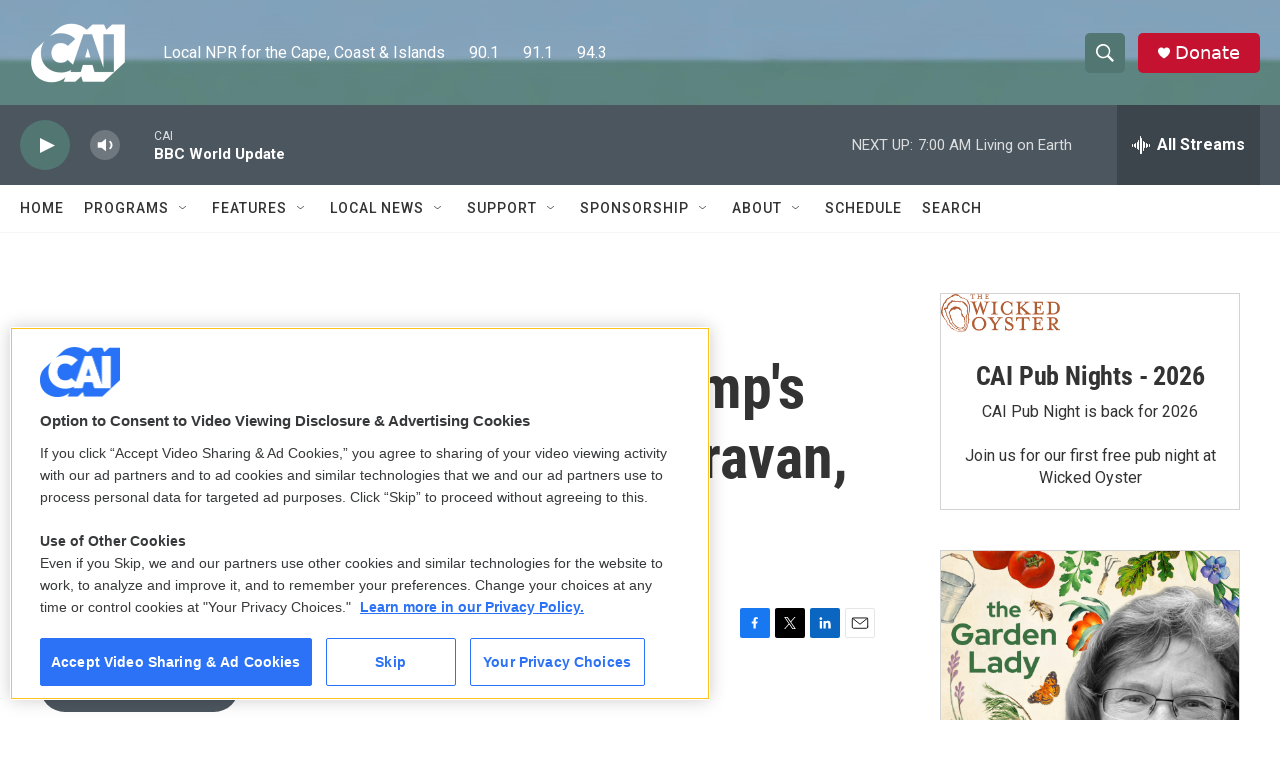

--- FILE ---
content_type: text/html; charset=utf-8
request_url: https://www.google.com/recaptcha/api2/aframe
body_size: 267
content:
<!DOCTYPE HTML><html><head><meta http-equiv="content-type" content="text/html; charset=UTF-8"></head><body><script nonce="hQAgVwF0VaEKmyqbrFCpBw">/** Anti-fraud and anti-abuse applications only. See google.com/recaptcha */ try{var clients={'sodar':'https://pagead2.googlesyndication.com/pagead/sodar?'};window.addEventListener("message",function(a){try{if(a.source===window.parent){var b=JSON.parse(a.data);var c=clients[b['id']];if(c){var d=document.createElement('img');d.src=c+b['params']+'&rc='+(localStorage.getItem("rc::a")?sessionStorage.getItem("rc::b"):"");window.document.body.appendChild(d);sessionStorage.setItem("rc::e",parseInt(sessionStorage.getItem("rc::e")||0)+1);localStorage.setItem("rc::h",'1768648733601');}}}catch(b){}});window.parent.postMessage("_grecaptcha_ready", "*");}catch(b){}</script></body></html>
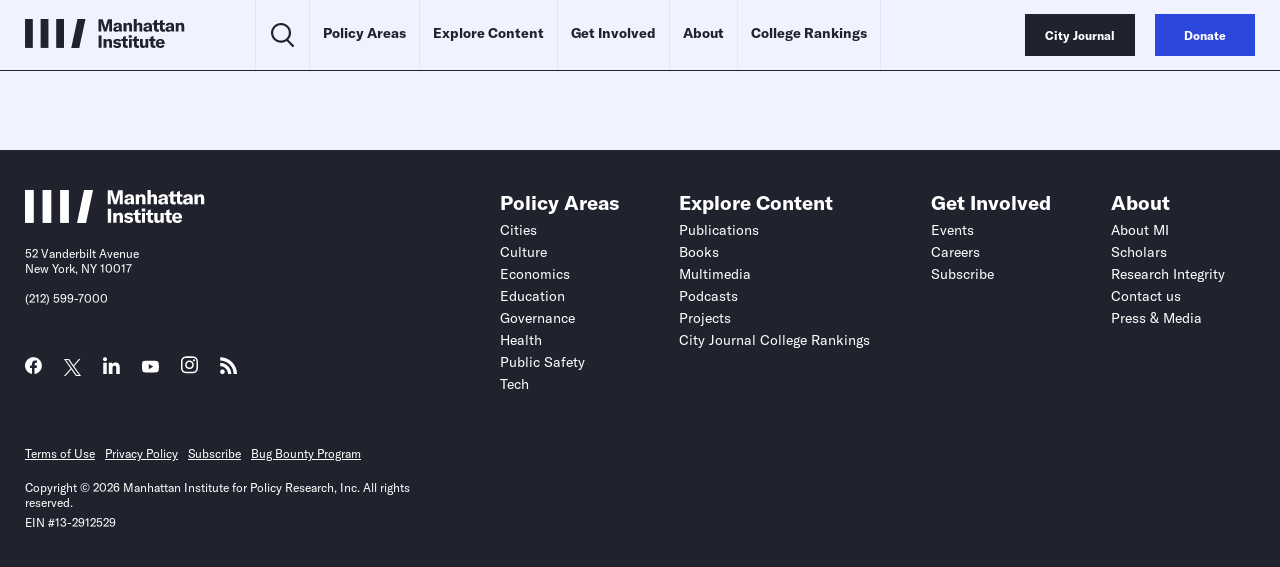

--- FILE ---
content_type: text/javascript;charset=utf-8
request_url: https://id.cxense.com/public/user/id?json=%7B%22identities%22%3A%5B%7B%22type%22%3A%22ckp%22%2C%22id%22%3A%22mko5n2u62ik7417u%22%7D%2C%7B%22type%22%3A%22lst%22%2C%22id%22%3A%223jal0p7fswdxuucnwl5qrw2it%22%7D%2C%7B%22type%22%3A%22cst%22%2C%22id%22%3A%223jal0p7fswdxuucnwl5qrw2it%22%7D%5D%7D&callback=cXJsonpCB1
body_size: 189
content:
/**/
cXJsonpCB1({"httpStatus":200,"response":{"userId":"cx:27of7yrazkqhr355o7y1w47ynw:32865d7jhvmlo","newUser":true}})

--- FILE ---
content_type: text/javascript;charset=utf-8
request_url: https://p1cluster.cxense.com/p1.js
body_size: 99
content:
cX.library.onP1('3jal0p7fswdxuucnwl5qrw2it');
──────────
> [What to produce] Each record above, in full: return it exactly, pictures excluded.

> [Completed exercise]
--- FILE ---
content_type: text/html; charset=utf-8
request_url: https://www.google.com/recaptcha/api2/aframe
body_size: 267
content:
<!DOCTYPE HTML><html><head><meta http-equiv="content-type" content="text/html; charset=UTF-8"></head><body><script nonce="hQAgVwF0VaEKmyqbrFCpBw">/** Anti-fraud and anti-abuse applications only. See google.com/recaptcha */ try{var clients={'sodar':'https://pagead2.googlesyndication.com/pagead/sodar?'};window.addEventListener("message",function(a){try{if(a.source===window.parent){var b=JSON.parse(a.data);var c=clients[b['id']];if(c){var d=document.createElement('img');d.src=c+b['params']+'&rc='+(localStorage.getItem("rc::a")?sessionStorage.getItem("rc::b"):"");window.document.body.appendChild(d);sessionStorage.setItem("rc::e",parseInt(sessionStorage.getItem("rc::e")||0)+1);localStorage.setItem("rc::h",'1768648733601');}}}catch(b){}});window.parent.postMessage("_grecaptcha_ready", "*");}catch(b){}</script></body></html>

--- FILE ---
content_type: text/javascript;charset=utf-8
request_url: https://id.cxense.com/public/user/id?json=%7B%22identities%22%3A%5B%7B%22type%22%3A%22ckp%22%2C%22id%22%3A%22mko5n2u62ik7417u%22%7D%2C%7B%22type%22%3A%22lst%22%2C%22id%22%3A%223jal0p7fswdxuucnwl5qrw2it%22%7D%2C%7B%22type%22%3A%22cst%22%2C%22id%22%3A%223jal0p7fswdxuucnwl5qrw2it%22%7D%5D%7D&callback=cXJsonpCB1
body_size: 189
content:
/**/
cXJsonpCB1({"httpStatus":200,"response":{"userId":"cx:27of7yrazkqhr355o7y1w47ynw:32865d7jhvmlo","newUser":true}})

--- FILE ---
content_type: text/javascript;charset=utf-8
request_url: https://p1cluster.cxense.com/p1.js
body_size: 99
content:
cX.library.onP1('3jal0p7fswdxuucnwl5qrw2it');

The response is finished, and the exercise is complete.